*** Opening Supplied passage ***

Country music singer-songwriter Carrie Underwood talks Almay beauty tips, bonding with baby Isaiah, and the launch of her latest album.
Carrie Underwood Headshot 2014
Credit: DFree/Shutterstock

In a Parents study, Carrie Underwood was voted the celeb mom YOU would most like to babysit your child. We sat down with the country star on behalf of Almay to talk about taking care of 8-month-old Isaiah; her new album, Storyteller; and her mommy makeup tips. One thing's for sure: Carrie is beautiful inside and out.

P: What is your go-to morning beauty routine now that you have an 8-month-old?

CU: It has to be easy and efficient and make me feel good. I start with Smart Shade everything pretty much, from foundation to blush to doing my eyes. I tend to keep things pretty neutral [in color] but the great thing about all this, especially the intense eye colors, is you can build. If I end up getting lucky enough to go on a date night with my husband, it's easy to make things a little more intense and glamorous.

P: What about hair?

CU: My hair holds water like nobody's business. I have to blow dry my hair every day, and I've become pretty good with a round brush. Takes one step out of my day, if I can round brush it as I dry it, then I don't have to curl it.

P: Now that you have your son at home, what's something from your childhood that you're excited to experience again through his eyes?

CU: I think it will be fun for the first time to really get to have family vacations. My sisters were quite a bit older than me and we didn't really do family vacations. We had none with all of us—my parents and myself and my sisters. We had two separate families, kind of, because of the age gap between us.

*** Closing Supplied passage ***
*** Opening Data section ***

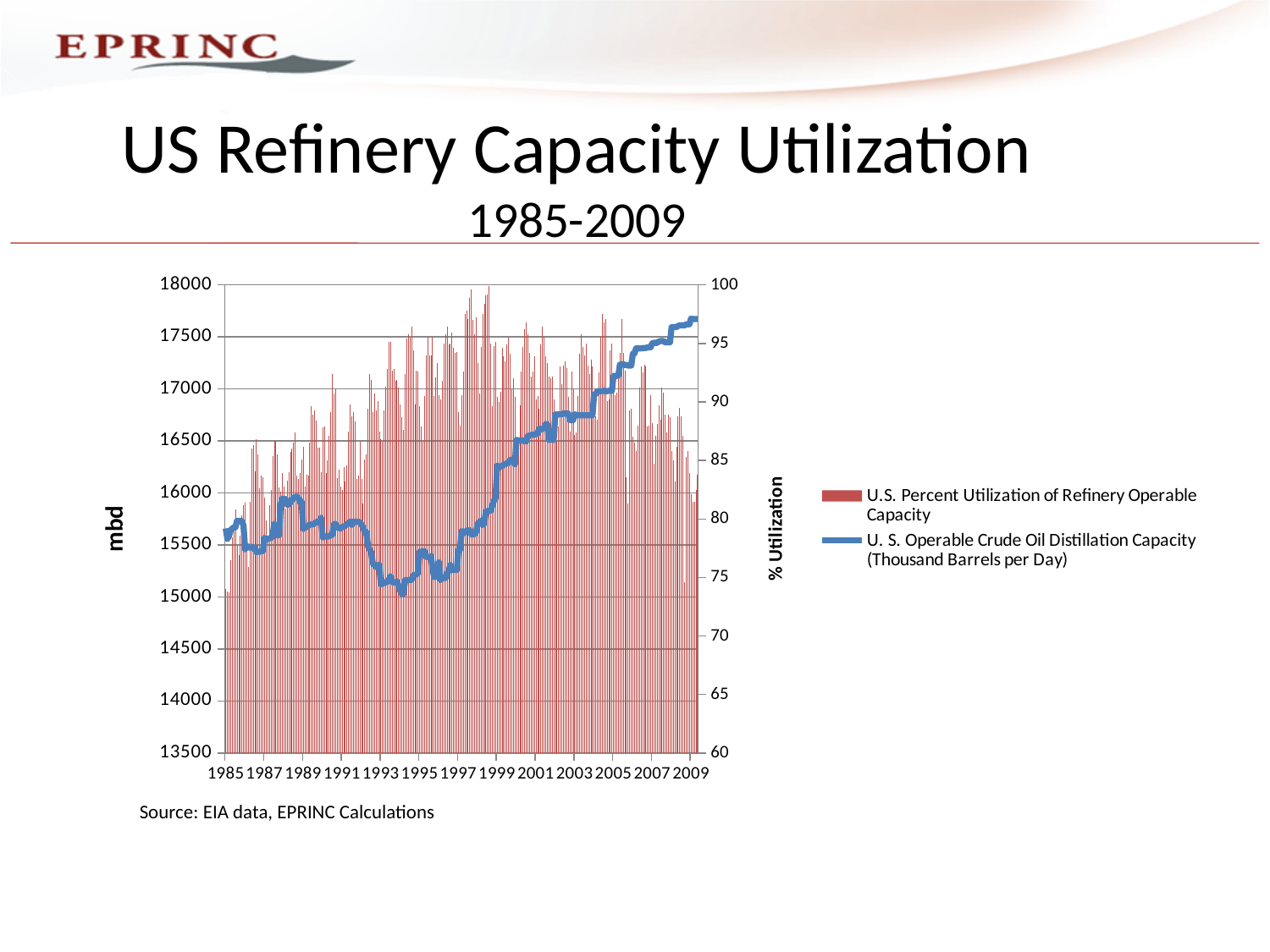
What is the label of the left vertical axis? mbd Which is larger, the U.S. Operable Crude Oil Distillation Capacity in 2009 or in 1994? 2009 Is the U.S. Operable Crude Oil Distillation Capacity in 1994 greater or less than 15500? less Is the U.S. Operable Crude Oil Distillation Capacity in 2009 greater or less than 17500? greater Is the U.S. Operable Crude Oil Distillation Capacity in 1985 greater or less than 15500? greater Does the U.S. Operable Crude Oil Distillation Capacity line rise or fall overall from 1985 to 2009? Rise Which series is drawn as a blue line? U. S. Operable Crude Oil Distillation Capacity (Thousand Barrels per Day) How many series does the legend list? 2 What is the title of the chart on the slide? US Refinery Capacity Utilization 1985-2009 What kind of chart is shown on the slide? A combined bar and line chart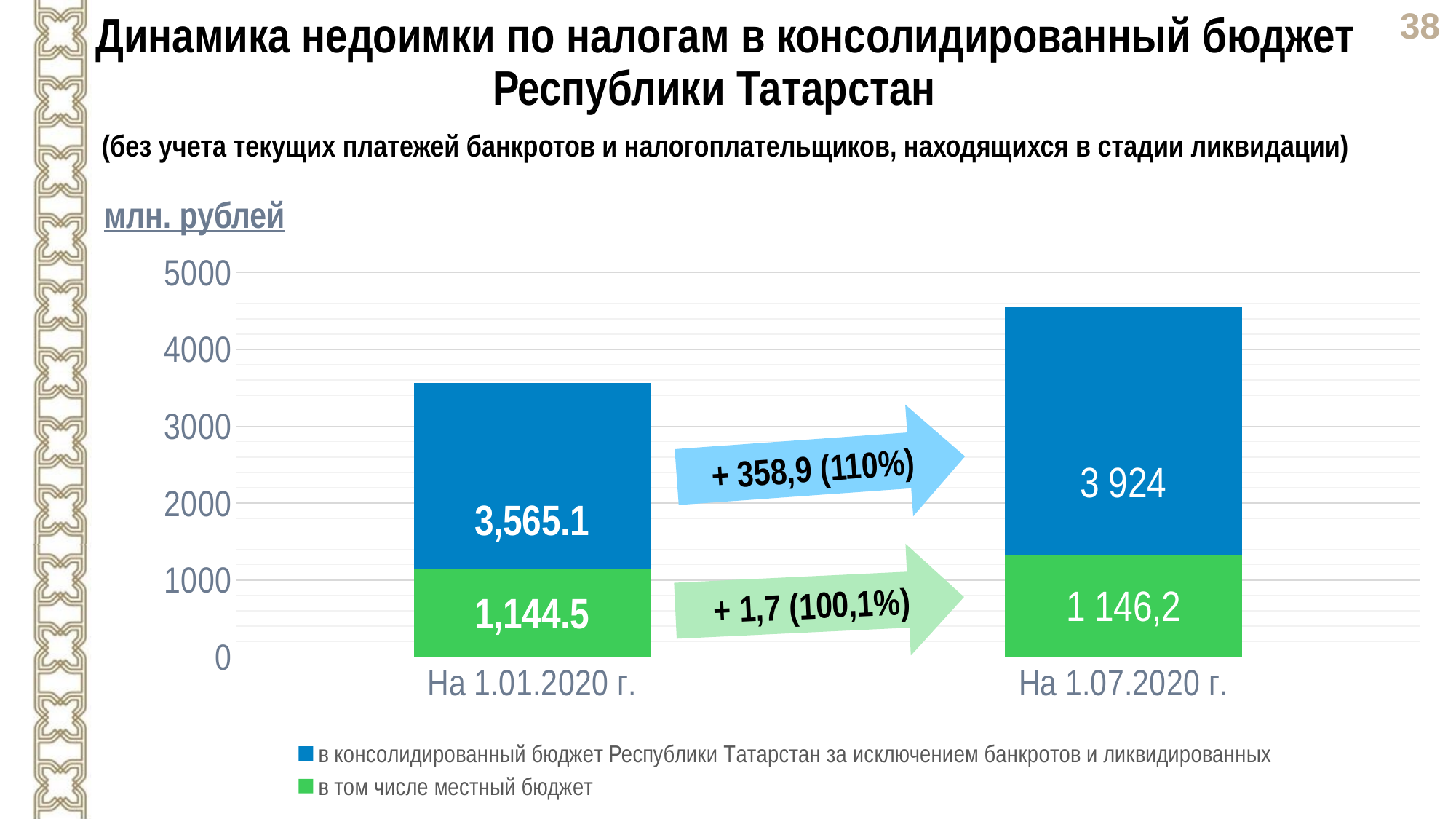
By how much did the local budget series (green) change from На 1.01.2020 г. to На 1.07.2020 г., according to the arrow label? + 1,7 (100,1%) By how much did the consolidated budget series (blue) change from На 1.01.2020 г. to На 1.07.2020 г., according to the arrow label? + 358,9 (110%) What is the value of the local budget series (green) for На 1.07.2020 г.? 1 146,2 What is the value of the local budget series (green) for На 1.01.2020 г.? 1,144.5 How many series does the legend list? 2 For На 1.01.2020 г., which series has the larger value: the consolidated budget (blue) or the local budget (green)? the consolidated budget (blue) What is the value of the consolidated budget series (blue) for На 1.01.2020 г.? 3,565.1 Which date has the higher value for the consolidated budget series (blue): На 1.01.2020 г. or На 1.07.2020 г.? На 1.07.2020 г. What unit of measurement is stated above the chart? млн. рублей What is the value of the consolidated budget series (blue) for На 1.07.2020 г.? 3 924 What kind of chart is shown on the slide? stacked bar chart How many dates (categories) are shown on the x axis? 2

*** Closing Data section ***

### [Work task]
Write out the part of the Carrie Underwood interview starting with "P: What is your" and going on through "have to curl it.", word for word.

### [Result for this exercise]
P: What is your go-to morning beauty routine now that you have an 8-month-old?

CU: It has to be easy and efficient and make me feel good. I start with Smart Shade everything pretty much, from foundation to blush to doing my eyes. I tend to keep things pretty neutral [in color] but the great thing about all this, especially the intense eye colors, is you can build. If I end up getting lucky enough to go on a date night with my husband, it's easy to make things a little more intense and glamorous.

P: What about hair?

CU: My hair holds water like nobody's business. I have to blow dry my hair every day, and I've become pretty good with a round brush. Takes one step out of my day, if I can round brush it as I dry it, then I don't have to curl it.